Çünkü bazı maddeleri toprağa katmanın verimi artırdığını ilk Justus von Leibig isimli bir Alman keşfetti. Ama Leibig ne buluşunun patentini aldı ne de ticari olarak geliştirdi.
Lawes ise Leibig’in önerdiği maddeleri (ezilmiş kemikti bunlar) kendi topraklarında kullanıp olumu sonuç alınca, 1841’de dünyanın ilk suni gübre fabrikasını kurarak çarçabuk zengin oldu.
Lawes’ın Londra’nın kuzeyindeki Hertforshire eyaletinde ailesinden kalan toprakları vardı. Burada bir laboratuvar kurdu ve toprak verimini yapay maddelerle artırmanın başka yöntemlerini de keşfetti.
Aynı yerde dünyanın ilk deneme çiftliğini kurdu. Arazisini iki parsele ayırdı. Birine beyaz şalgam diğerine buğday ekti. Parselleri 22 parçaya böldü ve her birinde yeni gübre bileşimleri kullandı.

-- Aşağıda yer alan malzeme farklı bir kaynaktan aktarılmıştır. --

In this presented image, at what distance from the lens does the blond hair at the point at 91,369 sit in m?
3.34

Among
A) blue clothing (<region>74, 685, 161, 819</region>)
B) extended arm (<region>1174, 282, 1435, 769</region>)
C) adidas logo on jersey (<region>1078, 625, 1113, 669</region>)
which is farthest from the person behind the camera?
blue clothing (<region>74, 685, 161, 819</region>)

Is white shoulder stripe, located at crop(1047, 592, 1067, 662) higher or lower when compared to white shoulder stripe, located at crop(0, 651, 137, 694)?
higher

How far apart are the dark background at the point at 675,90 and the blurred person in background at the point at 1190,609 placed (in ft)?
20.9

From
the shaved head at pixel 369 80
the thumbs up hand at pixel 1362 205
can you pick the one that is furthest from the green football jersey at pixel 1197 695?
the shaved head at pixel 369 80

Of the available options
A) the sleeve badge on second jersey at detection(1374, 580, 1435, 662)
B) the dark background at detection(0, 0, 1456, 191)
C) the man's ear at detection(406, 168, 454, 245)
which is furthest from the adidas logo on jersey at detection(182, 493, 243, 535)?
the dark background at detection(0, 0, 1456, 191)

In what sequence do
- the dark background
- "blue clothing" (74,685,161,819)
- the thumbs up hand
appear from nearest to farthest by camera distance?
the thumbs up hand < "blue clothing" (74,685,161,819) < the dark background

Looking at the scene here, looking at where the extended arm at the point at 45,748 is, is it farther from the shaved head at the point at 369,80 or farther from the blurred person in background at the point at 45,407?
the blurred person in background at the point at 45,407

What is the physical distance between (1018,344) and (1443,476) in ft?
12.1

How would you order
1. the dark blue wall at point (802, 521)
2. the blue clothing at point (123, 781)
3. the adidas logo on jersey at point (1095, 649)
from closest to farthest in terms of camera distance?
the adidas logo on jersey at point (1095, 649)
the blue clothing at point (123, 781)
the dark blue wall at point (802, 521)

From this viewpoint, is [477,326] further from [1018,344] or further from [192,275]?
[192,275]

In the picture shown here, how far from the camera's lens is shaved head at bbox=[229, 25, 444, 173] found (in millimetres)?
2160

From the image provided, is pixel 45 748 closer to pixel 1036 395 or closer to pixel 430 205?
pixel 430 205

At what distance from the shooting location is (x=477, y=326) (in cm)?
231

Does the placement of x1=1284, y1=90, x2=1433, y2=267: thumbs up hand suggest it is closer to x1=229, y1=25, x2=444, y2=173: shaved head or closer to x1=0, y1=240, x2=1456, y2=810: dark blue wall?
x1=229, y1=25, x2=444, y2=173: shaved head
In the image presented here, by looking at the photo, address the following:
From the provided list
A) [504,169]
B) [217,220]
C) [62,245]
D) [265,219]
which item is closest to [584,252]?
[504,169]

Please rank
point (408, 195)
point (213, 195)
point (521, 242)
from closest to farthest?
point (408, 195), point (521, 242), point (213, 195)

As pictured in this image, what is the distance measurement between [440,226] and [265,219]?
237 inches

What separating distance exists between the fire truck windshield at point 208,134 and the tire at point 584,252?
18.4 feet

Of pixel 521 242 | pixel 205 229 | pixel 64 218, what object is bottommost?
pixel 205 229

Buğdaylar sarardı, döküldü
Azot ve fosfatın faydalarını ortaya çıkardı ama bir sonuç bunlardan fazla ilgisini çekti: Azot bitkileri azdırıyordu. Ama azot kullanan tarlalarda bitki çeşitliliği azalıyordu. Azotla gübrelenmiş parsellerde sadece üç tür bitki büyürken gübrelenmemiş olanlarda yabani ot, baklagil, vesaire türünden elli bitki vardı.
Suni gübre verimi artırıyor, ama doğanın çeşitliliğini azaltıyordu.

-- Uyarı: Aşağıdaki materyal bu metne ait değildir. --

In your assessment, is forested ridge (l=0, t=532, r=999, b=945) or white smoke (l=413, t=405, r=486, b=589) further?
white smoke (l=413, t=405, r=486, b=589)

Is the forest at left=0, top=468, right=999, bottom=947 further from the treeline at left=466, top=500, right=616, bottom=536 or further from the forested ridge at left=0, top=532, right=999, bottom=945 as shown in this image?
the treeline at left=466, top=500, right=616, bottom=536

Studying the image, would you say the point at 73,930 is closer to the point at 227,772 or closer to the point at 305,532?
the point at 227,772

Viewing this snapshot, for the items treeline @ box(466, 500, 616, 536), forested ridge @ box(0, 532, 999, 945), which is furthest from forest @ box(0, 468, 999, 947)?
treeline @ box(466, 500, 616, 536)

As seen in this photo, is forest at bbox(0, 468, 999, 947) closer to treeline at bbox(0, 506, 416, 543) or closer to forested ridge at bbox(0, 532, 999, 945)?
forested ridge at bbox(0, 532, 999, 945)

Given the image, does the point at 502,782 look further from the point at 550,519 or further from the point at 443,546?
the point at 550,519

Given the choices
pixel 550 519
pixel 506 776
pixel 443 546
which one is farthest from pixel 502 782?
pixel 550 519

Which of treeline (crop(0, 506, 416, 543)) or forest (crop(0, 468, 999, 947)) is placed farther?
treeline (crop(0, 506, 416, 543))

Lawes başını kaşıyıp yeni bir deneye girişti.
1882’de, üzerinde buğday bulunan 2,000 metre karelik bir alanı çitlerle çevirtti ve doğal haline bıraktı.
Buğdaylar yeşerdi, sarardı ve yere döküldü. Bir sene sonra aynı şey oldu ama artık buğday toprağa gelen yabani otlar ve sarmaşıklarla rekabet halindeydi. Dört yıl sonra sadece üç sap buğday çıktı. Yabani ot çeşitleri arttı, kır çiçekleri ve yabani
orkideler görüldü.
Beşinci yılda buğday tamamen yok oldu. Tarım başlamadan önce çevrede saltanat süren bitki örtüsü tarlaya yeniden
hükümran oldu.
On yıl geçtikten sonra bitki örtüsü daha da zenginleşti. Fındık, alıç, dişbudak, meşe fidanları boy gösterdi.
Deney devam ediyor
Romalılardan beri buğday ekimi için kullanılan toprak kendi halinde bırakıldıktan sonra doğal haline avdet etti, ormana dönüştü.

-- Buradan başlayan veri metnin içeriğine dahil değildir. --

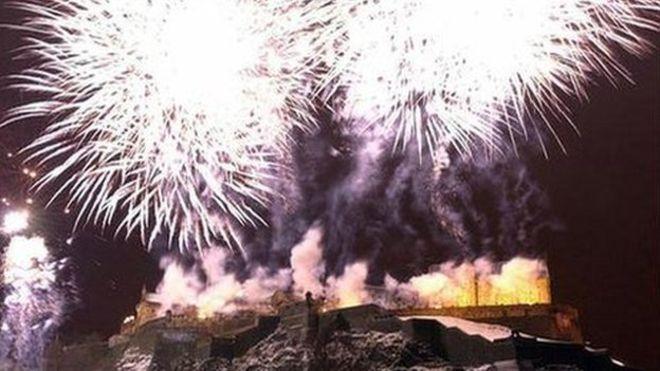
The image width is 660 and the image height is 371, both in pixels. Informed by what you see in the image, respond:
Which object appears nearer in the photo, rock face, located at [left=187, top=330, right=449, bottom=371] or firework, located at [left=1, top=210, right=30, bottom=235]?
Answer: firework, located at [left=1, top=210, right=30, bottom=235]

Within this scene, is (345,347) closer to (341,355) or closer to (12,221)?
(341,355)

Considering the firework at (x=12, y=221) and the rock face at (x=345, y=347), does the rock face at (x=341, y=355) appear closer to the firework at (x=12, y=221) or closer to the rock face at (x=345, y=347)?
the rock face at (x=345, y=347)

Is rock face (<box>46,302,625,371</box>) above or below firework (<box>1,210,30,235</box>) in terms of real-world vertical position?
below

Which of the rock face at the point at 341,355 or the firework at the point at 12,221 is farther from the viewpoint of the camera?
the rock face at the point at 341,355

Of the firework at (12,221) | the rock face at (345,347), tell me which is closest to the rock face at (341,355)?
the rock face at (345,347)

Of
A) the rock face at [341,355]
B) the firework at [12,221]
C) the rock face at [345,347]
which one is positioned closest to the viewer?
the firework at [12,221]

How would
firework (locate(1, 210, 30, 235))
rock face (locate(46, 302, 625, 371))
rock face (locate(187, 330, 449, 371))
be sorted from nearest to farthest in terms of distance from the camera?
firework (locate(1, 210, 30, 235))
rock face (locate(46, 302, 625, 371))
rock face (locate(187, 330, 449, 371))

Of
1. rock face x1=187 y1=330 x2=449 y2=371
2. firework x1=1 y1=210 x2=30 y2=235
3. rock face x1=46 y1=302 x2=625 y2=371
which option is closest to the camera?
firework x1=1 y1=210 x2=30 y2=235

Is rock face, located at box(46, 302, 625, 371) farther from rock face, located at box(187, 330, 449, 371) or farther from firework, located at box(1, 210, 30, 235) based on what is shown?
firework, located at box(1, 210, 30, 235)

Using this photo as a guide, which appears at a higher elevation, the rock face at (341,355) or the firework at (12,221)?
the firework at (12,221)

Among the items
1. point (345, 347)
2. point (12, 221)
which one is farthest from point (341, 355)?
point (12, 221)

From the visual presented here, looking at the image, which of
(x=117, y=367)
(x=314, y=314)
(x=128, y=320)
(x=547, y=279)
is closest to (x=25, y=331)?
(x=117, y=367)

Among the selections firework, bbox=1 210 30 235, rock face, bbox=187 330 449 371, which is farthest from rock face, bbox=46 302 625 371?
firework, bbox=1 210 30 235

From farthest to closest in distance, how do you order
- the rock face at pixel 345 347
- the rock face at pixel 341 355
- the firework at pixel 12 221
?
the rock face at pixel 341 355 < the rock face at pixel 345 347 < the firework at pixel 12 221
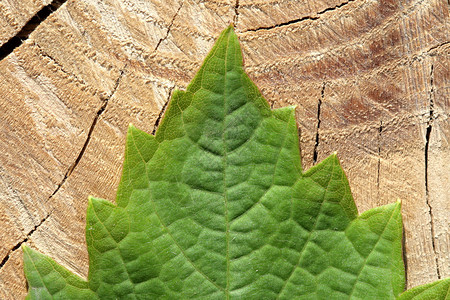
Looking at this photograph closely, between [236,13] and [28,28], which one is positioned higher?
[236,13]

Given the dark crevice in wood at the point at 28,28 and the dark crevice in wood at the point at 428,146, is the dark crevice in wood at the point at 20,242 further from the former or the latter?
the dark crevice in wood at the point at 428,146

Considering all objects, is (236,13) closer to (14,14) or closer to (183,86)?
(183,86)

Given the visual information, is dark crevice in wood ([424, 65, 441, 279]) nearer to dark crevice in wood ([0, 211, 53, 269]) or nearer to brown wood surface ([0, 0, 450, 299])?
brown wood surface ([0, 0, 450, 299])

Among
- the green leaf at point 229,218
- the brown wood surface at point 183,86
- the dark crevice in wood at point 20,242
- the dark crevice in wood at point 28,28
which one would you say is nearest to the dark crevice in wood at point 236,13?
the brown wood surface at point 183,86

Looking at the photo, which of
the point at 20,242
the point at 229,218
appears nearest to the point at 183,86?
the point at 229,218

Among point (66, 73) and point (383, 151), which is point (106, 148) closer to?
point (66, 73)

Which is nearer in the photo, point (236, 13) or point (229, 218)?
point (229, 218)
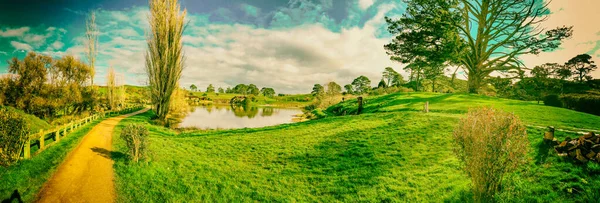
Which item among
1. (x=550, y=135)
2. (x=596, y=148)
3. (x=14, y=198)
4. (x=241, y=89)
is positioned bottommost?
(x=14, y=198)

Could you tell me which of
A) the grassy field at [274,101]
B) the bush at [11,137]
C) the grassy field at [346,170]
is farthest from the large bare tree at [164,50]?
the grassy field at [274,101]

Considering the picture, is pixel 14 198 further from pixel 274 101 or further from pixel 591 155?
pixel 274 101

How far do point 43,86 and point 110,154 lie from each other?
21.6 metres

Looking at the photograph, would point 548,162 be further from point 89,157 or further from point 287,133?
point 89,157

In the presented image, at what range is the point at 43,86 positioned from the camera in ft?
76.2

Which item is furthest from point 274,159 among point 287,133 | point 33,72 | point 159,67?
point 33,72

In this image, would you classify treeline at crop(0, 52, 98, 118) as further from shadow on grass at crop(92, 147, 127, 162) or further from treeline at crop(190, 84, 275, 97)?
treeline at crop(190, 84, 275, 97)

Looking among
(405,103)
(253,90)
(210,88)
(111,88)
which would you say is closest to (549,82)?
(405,103)

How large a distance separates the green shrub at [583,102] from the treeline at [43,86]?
48.0m

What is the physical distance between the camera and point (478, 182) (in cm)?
593

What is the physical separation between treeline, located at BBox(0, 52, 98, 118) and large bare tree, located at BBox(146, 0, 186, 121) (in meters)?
11.1

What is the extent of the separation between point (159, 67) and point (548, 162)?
28227mm

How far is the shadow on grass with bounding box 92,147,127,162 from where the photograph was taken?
10.7 m

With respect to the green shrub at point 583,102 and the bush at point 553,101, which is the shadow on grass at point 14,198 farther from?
the bush at point 553,101
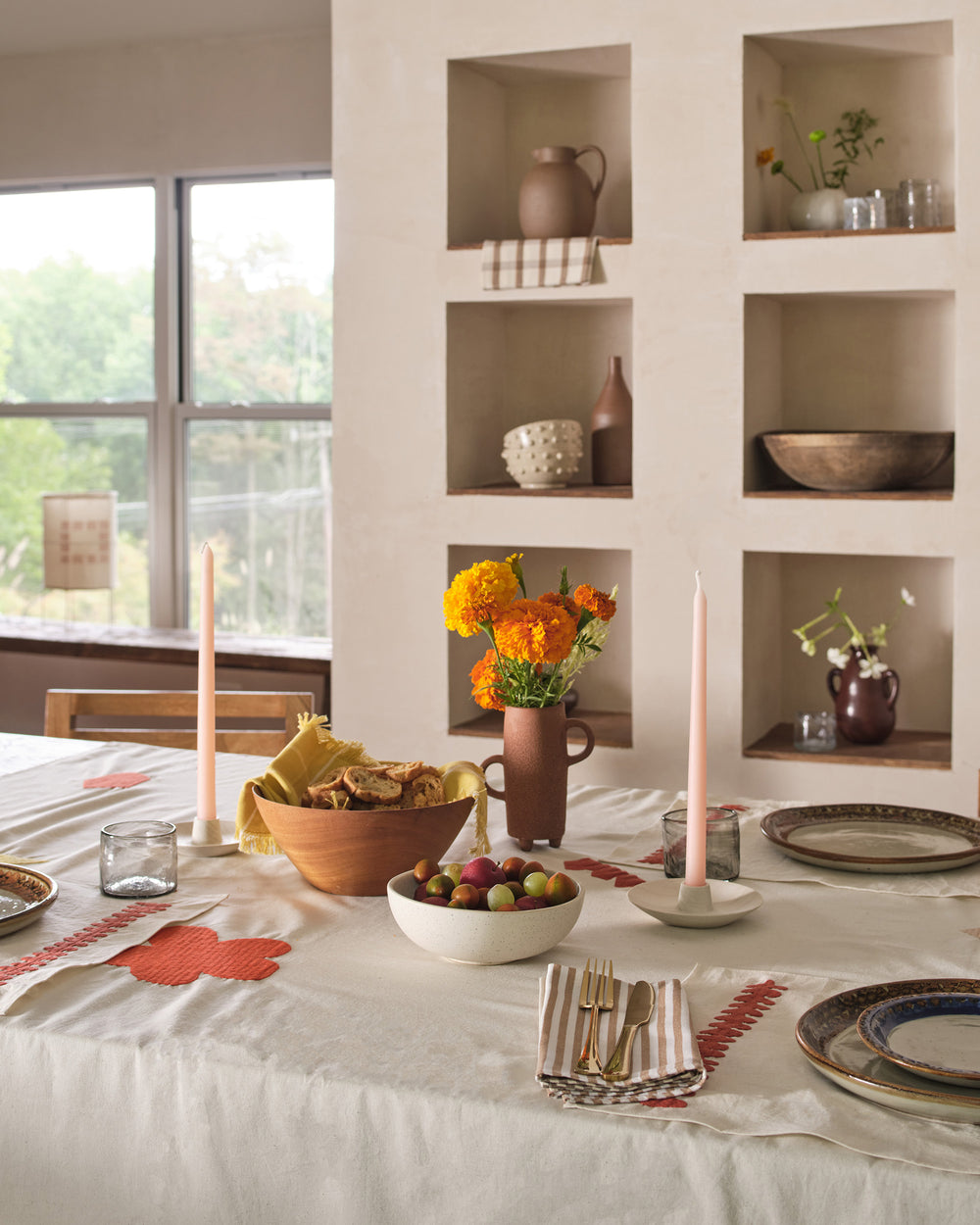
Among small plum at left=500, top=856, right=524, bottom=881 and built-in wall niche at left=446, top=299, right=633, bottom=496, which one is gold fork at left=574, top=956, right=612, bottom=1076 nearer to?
small plum at left=500, top=856, right=524, bottom=881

1915’te fındık, alıç, dişbudak ve meşeye on başka ağaç türü katıldı. 1938’de tarlanın çevresinde söğüt ağaçları belirdi. Daha sonra bunlar yerlerini Bektaşi üzümü ve porsuk ağaçlarına bırakmaya başladılar.
Lawes’in başlattığı deney devam ediyor. Ama sonuç çoktan belli: Toprak doğal haline bırakıldığında, kendiliğinden, tarımdan önceki haline avdet eder. Rüzgârın getirdiği, sellerin emanet ettiği, kuşların bıraktığı, hayvan postuna takılıp seyahat eden tohumlar; suların berrak ve temiz aktığı, havanın baldan tatlı koktuğu cenneti geri getirir.
Orman vasfını kaybetmiş hazine arazileri veya 2B konusunun yeniden gündeme gelmesi aklıma getirdi bunları.
Nasıl saçı kesilen insan, insan olma vasfını kaybetmezse, ağaçları kesilen, yakılan orman da orman olma vasfını kaybetmez.
Yapılacak en iyi şey, satmak değil, Lawes’in yaptığı gibi, hiçbir şey yapmamaktır.